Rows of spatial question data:

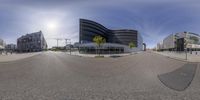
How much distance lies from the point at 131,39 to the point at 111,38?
1907 cm

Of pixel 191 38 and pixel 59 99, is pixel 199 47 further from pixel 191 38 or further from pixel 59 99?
pixel 59 99

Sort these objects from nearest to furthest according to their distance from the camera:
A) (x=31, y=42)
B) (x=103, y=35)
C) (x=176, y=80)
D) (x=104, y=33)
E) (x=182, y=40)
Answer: (x=176, y=80) < (x=182, y=40) < (x=103, y=35) < (x=104, y=33) < (x=31, y=42)

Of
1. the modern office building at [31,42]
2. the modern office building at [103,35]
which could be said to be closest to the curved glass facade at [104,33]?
the modern office building at [103,35]

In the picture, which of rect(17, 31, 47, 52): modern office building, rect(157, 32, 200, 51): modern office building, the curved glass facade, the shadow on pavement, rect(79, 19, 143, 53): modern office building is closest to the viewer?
the shadow on pavement

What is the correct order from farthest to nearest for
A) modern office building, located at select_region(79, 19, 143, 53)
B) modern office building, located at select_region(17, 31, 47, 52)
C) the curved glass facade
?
modern office building, located at select_region(17, 31, 47, 52) → the curved glass facade → modern office building, located at select_region(79, 19, 143, 53)

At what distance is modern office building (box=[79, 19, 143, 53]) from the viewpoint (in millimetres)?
83875

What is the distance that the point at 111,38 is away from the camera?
522 ft

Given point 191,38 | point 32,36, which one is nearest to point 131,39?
point 191,38

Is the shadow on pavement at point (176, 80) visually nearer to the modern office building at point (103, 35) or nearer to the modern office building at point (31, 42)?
the modern office building at point (103, 35)

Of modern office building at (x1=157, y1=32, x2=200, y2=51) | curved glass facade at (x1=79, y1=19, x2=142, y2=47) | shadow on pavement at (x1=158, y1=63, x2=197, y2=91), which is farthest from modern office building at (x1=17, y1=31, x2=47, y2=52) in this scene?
shadow on pavement at (x1=158, y1=63, x2=197, y2=91)

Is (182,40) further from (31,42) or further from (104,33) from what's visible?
(31,42)

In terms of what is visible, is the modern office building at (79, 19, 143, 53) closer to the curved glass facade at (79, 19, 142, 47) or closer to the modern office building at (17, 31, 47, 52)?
the curved glass facade at (79, 19, 142, 47)

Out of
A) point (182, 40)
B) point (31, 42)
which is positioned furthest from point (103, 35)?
point (31, 42)

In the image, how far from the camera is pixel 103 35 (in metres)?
152
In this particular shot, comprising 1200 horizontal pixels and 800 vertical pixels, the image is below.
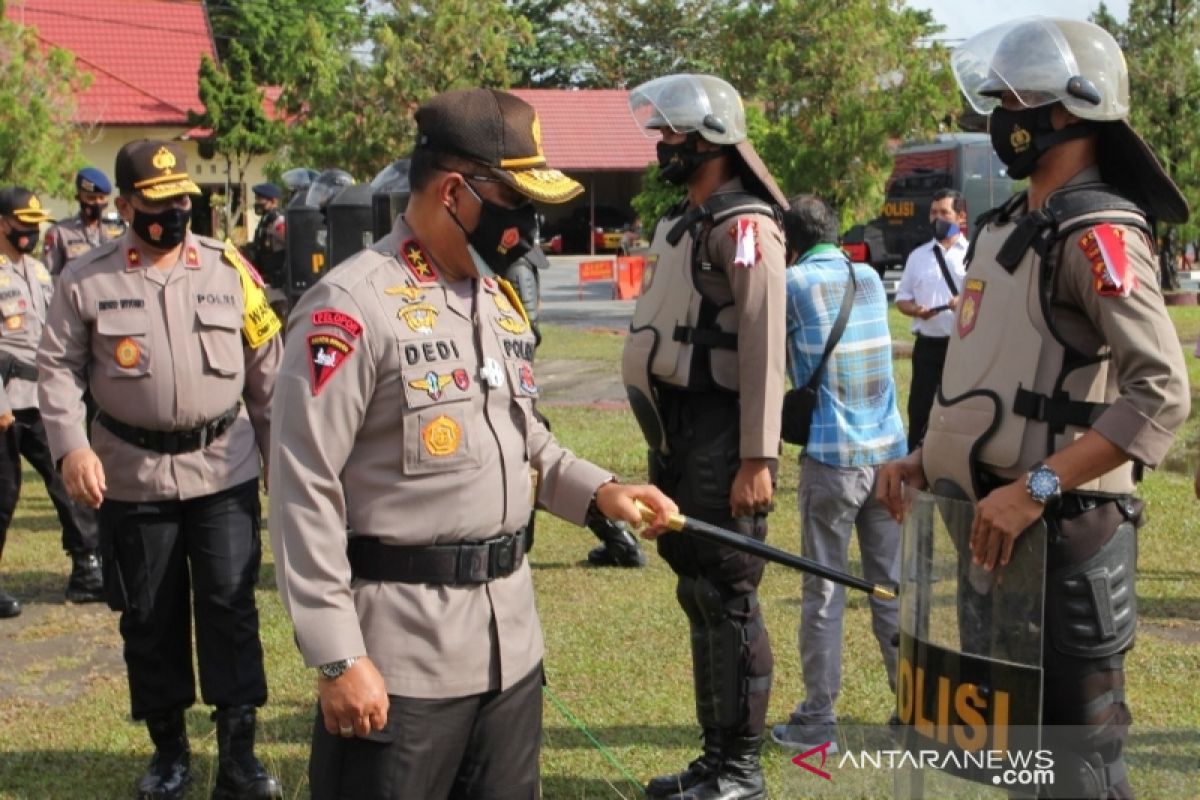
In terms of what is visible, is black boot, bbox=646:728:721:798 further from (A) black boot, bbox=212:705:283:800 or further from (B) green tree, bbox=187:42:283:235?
(B) green tree, bbox=187:42:283:235

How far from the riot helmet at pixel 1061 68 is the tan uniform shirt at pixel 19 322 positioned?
19.9 ft

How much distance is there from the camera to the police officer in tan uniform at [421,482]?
→ 9.94 feet

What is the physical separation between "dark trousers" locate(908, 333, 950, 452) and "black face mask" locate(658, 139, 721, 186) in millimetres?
4728

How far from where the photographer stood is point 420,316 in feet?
10.4

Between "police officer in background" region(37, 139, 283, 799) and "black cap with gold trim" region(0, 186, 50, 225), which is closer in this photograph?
"police officer in background" region(37, 139, 283, 799)

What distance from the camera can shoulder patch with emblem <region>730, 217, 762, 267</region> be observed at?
15.2ft

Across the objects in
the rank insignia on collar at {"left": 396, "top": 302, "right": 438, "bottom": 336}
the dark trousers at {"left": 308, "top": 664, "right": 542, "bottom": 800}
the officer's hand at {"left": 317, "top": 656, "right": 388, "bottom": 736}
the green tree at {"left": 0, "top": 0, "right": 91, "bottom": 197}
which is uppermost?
the green tree at {"left": 0, "top": 0, "right": 91, "bottom": 197}

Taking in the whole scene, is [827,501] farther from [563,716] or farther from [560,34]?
[560,34]

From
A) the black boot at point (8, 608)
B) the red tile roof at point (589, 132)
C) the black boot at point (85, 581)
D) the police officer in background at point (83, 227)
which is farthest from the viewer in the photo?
the red tile roof at point (589, 132)

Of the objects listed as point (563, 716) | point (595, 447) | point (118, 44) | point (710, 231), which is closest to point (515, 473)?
point (710, 231)

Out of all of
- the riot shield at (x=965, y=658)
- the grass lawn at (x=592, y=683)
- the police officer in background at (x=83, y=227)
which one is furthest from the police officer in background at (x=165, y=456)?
the police officer in background at (x=83, y=227)

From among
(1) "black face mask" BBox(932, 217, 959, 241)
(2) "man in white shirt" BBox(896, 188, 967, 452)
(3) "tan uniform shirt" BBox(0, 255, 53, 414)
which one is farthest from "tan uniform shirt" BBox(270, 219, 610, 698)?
(1) "black face mask" BBox(932, 217, 959, 241)

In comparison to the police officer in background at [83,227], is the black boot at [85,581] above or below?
below

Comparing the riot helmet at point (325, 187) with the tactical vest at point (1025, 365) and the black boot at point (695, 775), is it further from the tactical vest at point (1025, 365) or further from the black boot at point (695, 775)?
the tactical vest at point (1025, 365)
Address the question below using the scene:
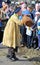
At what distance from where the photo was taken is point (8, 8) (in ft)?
47.2

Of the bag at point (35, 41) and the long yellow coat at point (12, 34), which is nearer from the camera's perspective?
A: the long yellow coat at point (12, 34)

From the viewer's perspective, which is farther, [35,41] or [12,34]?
[35,41]

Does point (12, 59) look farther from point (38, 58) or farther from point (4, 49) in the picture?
point (4, 49)

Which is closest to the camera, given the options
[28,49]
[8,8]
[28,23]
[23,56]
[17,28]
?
[28,23]

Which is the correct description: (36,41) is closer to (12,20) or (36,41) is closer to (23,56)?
(23,56)

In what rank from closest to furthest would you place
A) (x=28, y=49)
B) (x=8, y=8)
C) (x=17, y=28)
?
(x=17, y=28) → (x=28, y=49) → (x=8, y=8)

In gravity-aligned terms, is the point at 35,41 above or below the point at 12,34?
below

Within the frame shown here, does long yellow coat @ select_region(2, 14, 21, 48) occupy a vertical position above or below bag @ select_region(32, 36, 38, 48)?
above

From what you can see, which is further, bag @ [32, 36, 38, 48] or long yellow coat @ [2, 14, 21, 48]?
bag @ [32, 36, 38, 48]

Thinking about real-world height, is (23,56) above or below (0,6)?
below

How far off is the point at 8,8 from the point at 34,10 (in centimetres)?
213

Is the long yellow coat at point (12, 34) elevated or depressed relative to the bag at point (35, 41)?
elevated

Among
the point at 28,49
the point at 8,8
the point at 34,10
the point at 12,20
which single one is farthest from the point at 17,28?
the point at 8,8

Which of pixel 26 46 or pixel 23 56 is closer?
pixel 23 56
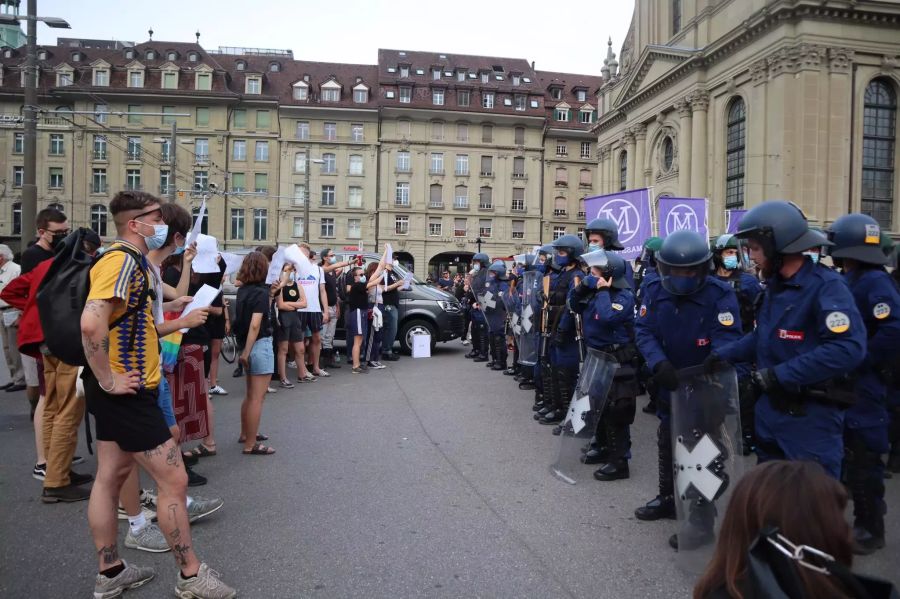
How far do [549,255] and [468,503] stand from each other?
436cm

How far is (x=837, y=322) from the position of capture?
10.9ft

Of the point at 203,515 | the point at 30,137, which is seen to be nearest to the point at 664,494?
the point at 203,515

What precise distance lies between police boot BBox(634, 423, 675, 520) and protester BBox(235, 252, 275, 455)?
3263 mm

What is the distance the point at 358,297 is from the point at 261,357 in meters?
6.35

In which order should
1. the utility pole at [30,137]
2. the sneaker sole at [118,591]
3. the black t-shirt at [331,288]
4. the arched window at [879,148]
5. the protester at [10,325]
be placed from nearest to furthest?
the sneaker sole at [118,591] → the protester at [10,325] → the black t-shirt at [331,288] → the utility pole at [30,137] → the arched window at [879,148]

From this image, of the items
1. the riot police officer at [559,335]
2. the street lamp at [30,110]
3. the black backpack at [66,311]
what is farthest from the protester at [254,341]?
the street lamp at [30,110]

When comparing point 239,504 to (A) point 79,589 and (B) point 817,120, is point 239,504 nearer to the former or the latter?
(A) point 79,589

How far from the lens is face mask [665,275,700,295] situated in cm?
437

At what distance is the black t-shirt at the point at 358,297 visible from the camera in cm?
1223

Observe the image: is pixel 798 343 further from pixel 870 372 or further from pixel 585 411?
pixel 585 411

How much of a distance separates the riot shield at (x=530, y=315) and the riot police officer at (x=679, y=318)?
3556mm

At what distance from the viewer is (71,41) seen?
6475 centimetres

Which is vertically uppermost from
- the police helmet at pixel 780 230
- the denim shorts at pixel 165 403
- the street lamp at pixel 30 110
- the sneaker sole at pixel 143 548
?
the street lamp at pixel 30 110

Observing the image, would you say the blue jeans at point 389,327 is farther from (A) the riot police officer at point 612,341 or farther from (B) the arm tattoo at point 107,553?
(B) the arm tattoo at point 107,553
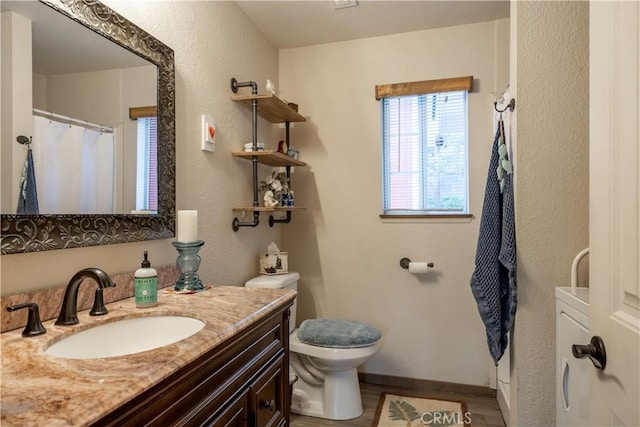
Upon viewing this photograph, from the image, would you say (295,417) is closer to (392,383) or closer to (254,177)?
(392,383)

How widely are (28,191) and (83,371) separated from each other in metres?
0.58

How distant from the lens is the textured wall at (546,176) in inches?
60.0

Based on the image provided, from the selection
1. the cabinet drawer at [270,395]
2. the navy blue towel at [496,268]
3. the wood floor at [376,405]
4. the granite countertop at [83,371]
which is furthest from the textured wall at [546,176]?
the granite countertop at [83,371]

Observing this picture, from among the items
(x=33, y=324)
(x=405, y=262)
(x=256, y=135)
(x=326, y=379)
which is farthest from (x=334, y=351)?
(x=33, y=324)

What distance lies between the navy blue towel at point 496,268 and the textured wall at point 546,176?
0.16 feet

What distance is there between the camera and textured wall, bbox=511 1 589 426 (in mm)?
1523

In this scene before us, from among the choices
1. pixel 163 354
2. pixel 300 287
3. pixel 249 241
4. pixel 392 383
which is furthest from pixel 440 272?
pixel 163 354

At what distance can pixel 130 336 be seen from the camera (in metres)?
1.07

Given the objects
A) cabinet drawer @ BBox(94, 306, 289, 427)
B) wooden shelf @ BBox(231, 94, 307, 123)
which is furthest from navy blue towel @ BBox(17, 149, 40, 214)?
wooden shelf @ BBox(231, 94, 307, 123)

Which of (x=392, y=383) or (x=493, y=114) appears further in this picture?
(x=392, y=383)

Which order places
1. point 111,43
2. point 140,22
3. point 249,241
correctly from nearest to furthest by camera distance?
point 111,43 → point 140,22 → point 249,241

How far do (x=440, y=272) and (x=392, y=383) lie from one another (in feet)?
2.68

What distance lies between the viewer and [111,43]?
4.16ft

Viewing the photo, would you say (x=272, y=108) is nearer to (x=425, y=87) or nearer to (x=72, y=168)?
(x=425, y=87)
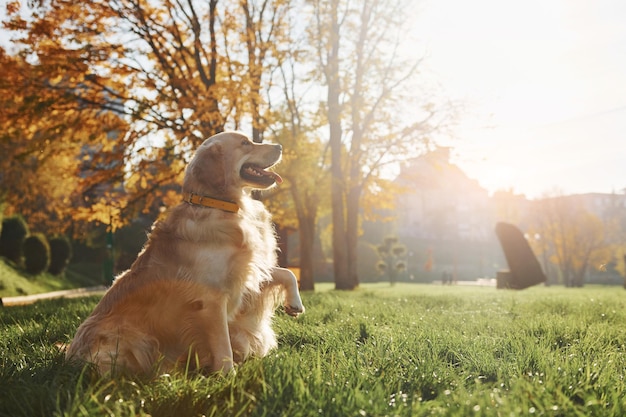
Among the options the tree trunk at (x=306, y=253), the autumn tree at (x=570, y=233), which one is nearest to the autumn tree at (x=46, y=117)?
the tree trunk at (x=306, y=253)

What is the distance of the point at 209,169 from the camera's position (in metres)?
4.19

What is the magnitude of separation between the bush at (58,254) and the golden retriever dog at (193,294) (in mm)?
26204

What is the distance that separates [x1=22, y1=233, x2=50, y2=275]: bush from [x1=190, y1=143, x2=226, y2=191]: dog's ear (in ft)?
71.4

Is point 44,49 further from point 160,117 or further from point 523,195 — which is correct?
point 523,195

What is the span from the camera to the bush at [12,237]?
23344 millimetres

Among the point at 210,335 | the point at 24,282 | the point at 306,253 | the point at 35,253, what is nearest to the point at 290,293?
the point at 210,335

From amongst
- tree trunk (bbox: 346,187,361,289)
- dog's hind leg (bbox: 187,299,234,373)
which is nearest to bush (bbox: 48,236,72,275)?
tree trunk (bbox: 346,187,361,289)

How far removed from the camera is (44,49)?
11.1 m

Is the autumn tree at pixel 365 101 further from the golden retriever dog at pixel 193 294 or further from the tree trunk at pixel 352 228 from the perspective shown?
the golden retriever dog at pixel 193 294

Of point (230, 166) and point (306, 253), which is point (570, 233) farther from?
point (230, 166)

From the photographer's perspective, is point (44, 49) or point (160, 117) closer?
point (44, 49)

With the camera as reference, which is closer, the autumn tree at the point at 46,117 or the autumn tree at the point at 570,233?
the autumn tree at the point at 46,117

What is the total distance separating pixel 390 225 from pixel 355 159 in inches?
2144

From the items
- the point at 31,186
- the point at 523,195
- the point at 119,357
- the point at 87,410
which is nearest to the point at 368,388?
the point at 87,410
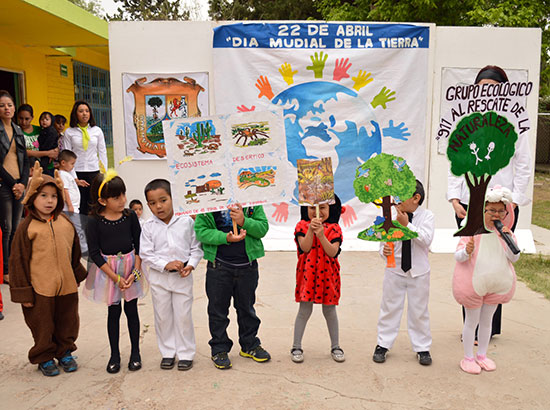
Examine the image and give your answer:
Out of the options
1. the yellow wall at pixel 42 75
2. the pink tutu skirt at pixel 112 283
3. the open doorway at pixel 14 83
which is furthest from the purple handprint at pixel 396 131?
the open doorway at pixel 14 83

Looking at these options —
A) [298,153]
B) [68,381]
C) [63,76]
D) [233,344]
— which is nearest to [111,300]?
[68,381]

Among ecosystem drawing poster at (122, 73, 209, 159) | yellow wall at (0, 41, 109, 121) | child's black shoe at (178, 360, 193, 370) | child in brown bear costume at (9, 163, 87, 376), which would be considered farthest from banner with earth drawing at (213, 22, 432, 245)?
yellow wall at (0, 41, 109, 121)

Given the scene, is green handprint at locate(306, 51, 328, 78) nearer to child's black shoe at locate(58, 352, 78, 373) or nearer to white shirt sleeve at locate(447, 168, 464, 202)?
white shirt sleeve at locate(447, 168, 464, 202)

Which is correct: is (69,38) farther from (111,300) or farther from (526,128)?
(526,128)

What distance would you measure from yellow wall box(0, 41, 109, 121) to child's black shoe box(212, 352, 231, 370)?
8.17 meters

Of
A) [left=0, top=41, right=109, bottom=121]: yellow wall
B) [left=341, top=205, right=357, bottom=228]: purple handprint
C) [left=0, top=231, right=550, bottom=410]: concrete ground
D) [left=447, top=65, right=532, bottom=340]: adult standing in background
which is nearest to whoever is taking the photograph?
[left=0, top=231, right=550, bottom=410]: concrete ground

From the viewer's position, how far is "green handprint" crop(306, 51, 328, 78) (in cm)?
649

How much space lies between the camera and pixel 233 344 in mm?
3807

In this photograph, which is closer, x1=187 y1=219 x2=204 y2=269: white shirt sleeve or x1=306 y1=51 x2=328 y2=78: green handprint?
x1=187 y1=219 x2=204 y2=269: white shirt sleeve

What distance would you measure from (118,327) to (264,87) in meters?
4.02

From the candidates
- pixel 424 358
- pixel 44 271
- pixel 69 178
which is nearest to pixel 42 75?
pixel 69 178

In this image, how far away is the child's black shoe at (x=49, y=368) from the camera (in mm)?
3316

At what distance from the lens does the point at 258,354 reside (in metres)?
3.49

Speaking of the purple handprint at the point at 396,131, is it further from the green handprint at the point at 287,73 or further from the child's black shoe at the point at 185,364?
the child's black shoe at the point at 185,364
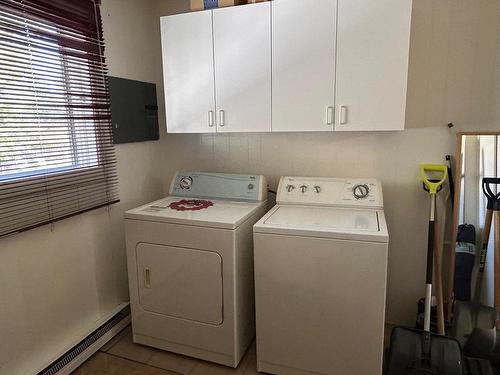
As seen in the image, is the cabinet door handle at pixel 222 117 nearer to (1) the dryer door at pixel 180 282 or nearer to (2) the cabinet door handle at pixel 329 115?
(2) the cabinet door handle at pixel 329 115

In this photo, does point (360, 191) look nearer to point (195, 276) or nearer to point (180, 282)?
point (195, 276)

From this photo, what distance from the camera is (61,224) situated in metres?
1.95

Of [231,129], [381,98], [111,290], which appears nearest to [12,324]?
[111,290]

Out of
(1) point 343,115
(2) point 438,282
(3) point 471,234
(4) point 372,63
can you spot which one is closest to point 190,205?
(1) point 343,115

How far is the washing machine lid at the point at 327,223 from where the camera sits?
5.41 feet

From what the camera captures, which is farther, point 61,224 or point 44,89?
point 61,224

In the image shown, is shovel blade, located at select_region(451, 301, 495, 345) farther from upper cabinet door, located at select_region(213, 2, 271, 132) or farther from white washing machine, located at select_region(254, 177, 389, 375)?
upper cabinet door, located at select_region(213, 2, 271, 132)

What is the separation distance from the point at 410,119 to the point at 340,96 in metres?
0.55

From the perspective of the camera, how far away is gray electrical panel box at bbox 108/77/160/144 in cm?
228

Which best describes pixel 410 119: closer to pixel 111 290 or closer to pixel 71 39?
pixel 71 39

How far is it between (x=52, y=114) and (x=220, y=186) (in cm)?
108

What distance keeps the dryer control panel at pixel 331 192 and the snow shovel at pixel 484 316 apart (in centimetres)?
60

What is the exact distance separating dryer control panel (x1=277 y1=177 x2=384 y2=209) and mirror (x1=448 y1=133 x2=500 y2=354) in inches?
19.2

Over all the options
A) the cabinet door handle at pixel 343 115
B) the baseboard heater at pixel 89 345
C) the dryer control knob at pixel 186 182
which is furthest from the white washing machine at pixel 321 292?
the baseboard heater at pixel 89 345
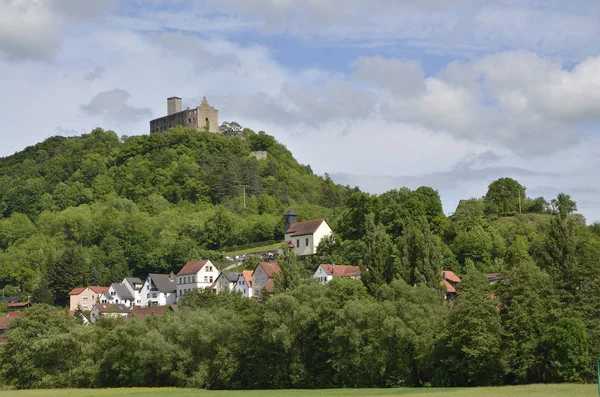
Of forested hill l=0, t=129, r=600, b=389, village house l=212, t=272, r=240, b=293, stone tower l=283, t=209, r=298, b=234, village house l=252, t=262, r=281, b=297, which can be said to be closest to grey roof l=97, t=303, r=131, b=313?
forested hill l=0, t=129, r=600, b=389

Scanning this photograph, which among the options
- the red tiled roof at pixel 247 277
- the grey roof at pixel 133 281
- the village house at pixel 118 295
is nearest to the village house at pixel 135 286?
the grey roof at pixel 133 281

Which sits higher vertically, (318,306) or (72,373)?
(318,306)

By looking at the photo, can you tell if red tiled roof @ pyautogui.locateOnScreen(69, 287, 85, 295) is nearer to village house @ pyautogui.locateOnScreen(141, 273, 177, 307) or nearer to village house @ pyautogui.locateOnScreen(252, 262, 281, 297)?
village house @ pyautogui.locateOnScreen(141, 273, 177, 307)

**TASK DETAILS:** Change "red tiled roof" to "terracotta roof" in the records from the line containing "By looking at" through the end, keeping everything else unchanged.

**RESPONSE FOR THIS EXERCISE:**
By looking at the photo, can you tell if terracotta roof @ pyautogui.locateOnScreen(69, 287, 85, 295) is nearer to village house @ pyautogui.locateOnScreen(141, 273, 177, 307) or nearer to village house @ pyautogui.locateOnScreen(252, 262, 281, 297)?
village house @ pyautogui.locateOnScreen(141, 273, 177, 307)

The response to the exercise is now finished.